» Your assignment:
Down to the last character, transcribe every record.

» Records:

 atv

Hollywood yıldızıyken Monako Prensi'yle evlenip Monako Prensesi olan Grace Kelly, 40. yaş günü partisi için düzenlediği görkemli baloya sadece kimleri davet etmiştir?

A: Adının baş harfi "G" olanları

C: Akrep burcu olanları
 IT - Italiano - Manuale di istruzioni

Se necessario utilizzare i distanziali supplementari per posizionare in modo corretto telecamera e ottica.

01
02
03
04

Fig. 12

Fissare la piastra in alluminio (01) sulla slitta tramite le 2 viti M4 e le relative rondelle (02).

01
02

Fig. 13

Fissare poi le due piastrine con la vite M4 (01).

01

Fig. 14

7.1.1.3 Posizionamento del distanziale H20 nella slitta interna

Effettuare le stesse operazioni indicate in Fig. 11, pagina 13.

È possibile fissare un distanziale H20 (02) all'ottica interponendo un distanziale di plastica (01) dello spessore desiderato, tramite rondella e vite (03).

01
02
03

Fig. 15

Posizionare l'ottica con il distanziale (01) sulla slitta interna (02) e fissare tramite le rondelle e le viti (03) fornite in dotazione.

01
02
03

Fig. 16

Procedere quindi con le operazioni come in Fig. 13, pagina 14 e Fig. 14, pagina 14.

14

» Reply to the task:
 atv

Hollywood yıldızıyken Monako Prensi'yle evlenip Monako Prensesi olan Grace Kelly, 40. yaş günü partisi için düzenlediği görkemli baloya sadece kimleri davet etmiştir?

A: Adının baş harfi "G" olanları

C: Akrep burcu olanları
 IT - Italiano - Manuale di istruzioni

Se necessario utilizzare i distanziali supplementari per posizionare in modo corretto telecamera e ottica.

01
02
03
04

Fig. 12

Fissare la piastra in alluminio (01) sulla slitta tramite le 2 viti M4 e le relative rondelle (02).

01
02

Fig. 13

Fissare poi le due piastrine con la vite M4 (01).

01

Fig. 14

7.1.1.3 Posizionamento del distanziale H20 nella slitta interna

Effettuare le stesse operazioni indicate in Fig. 11, pagina 13.

È possibile fissare un distanziale H20 (02) all'ottica interponendo un distanziale di plastica (01) dello spessore desiderato, tramite rondella e vite (03).

01
02
03

Fig. 15

Posizionare l'ottica con il distanziale (01) sulla slitta interna (02) e fissare tramite le rondelle e le viti (03) fornite in dotazione.

01
02
03

Fig. 16

Procedere quindi con le operazioni come in Fig. 13, pagina 14 e Fig. 14, pagina 14.

14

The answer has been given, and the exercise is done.